The GURPS for Dummies book is still one of the best casual references to the rules ever written. It strips down the complexity of the rules and makes much of the game more accessible and easier to think about. After reading this book, superpowers and other special abilities became much easier to use in the game. I gave this book to a friend, and the game became clearer for her, creating excitement for playing the game.
After she had read the character creation chapters, she was not intimidated by character creation and started coming up with great ideas for the characters. Yes, you can do that in GURPS. In 5E, there is at least sixty dollars for that one character option you want in a 300-page hardcover. After she read GURPS, she shared my opinion that the entire D&D market is a rip-off designed to pull thousands of dollars out of each player. GURPS is a bargain compared to a 5E habit; you can do much more with it, and it is a far better game for creative types.
That won't sit well with her D&D group, but at least she is out of Plato's Cave.
This is the best book to give to borderline GURPS players who are interested but sit in the "where do I start?" camp. She wants to get her own copy. The book lightly touches on many areas, so it is not an in-depth replacement for the core books, but it touches on the best places in each chapter and gets you interested in exploring more.
If there were ever a second revision, I would love a section in each chapter telling you "where to look for more" and giving an overview of advanced options, including links to other books in the series.
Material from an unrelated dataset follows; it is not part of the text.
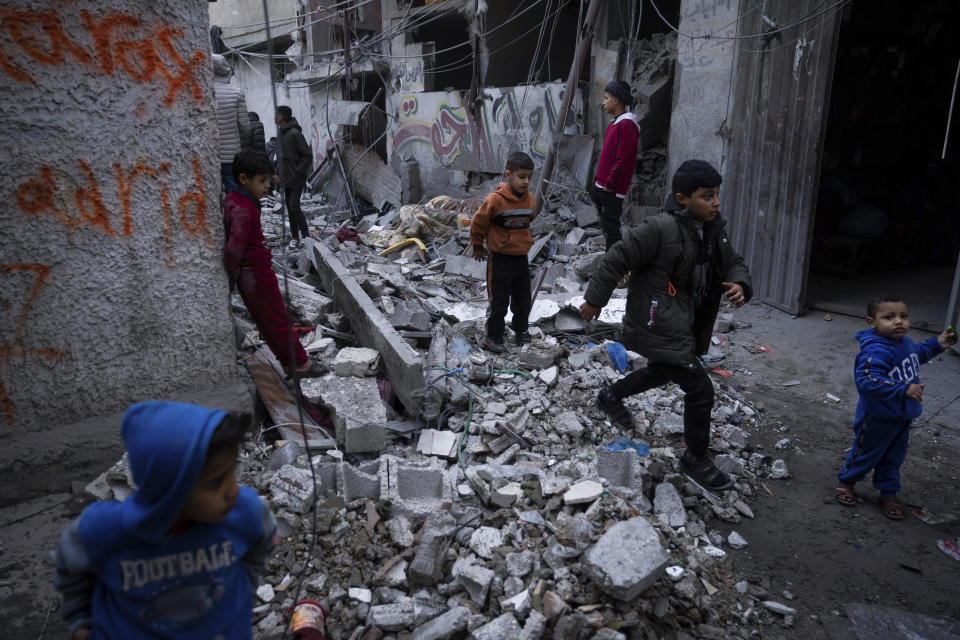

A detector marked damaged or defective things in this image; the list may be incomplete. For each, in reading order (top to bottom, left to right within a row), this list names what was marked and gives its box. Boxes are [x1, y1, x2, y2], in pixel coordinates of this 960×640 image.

broken concrete slab [332, 348, 380, 378]
broken concrete slab [304, 241, 424, 416]
broken concrete slab [304, 376, 386, 456]
broken concrete slab [580, 516, 672, 600]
Combat is also an area this book covers well and demystifies. One key omission is the shock rule (B381), which you must use if you are into moderately advanced combat. It is mentioned in the section on disadvantages, but not in the combat chapter under damage. Pencil that in!
GURPS combat is better than Rolemaster's. Once you play with all the advanced wounding rules, crippling, knockdown, stun, shock, damage modifiers, blunt trauma, injury levels, wounds, unliving modifiers (zombies, golems, etc.), and critical hits - you have a game that can produce all of Rolemaster's chart results without the charts. If you want to be extra descriptive, buy an anatomy book and know when a femur or scapula can be broken. It takes a little extra effort when a target takes damage, but I would rather have a system that can recreate those results without needing charts and works for any target type.
You can also play with basic combat: hit plus damage. Rolemaster does not scale or simplify as well, and if all you want to play is "roll to-hits and do damage" - just like in any d20 game - that is an option. It is nice to have a combat system where you can shift from "it doesn't matter, handle it quickly" to "full bore wounding and realism" in the drop of a hat.
GURPS has an internal rules flexibility that most other games dream they could have.
Want to say "a month goes by, give me a skill roll for constructing the cabin" to "every second matters, your life depends on it?" GURPS does that seamlessly, and with as many levels of detail as you want.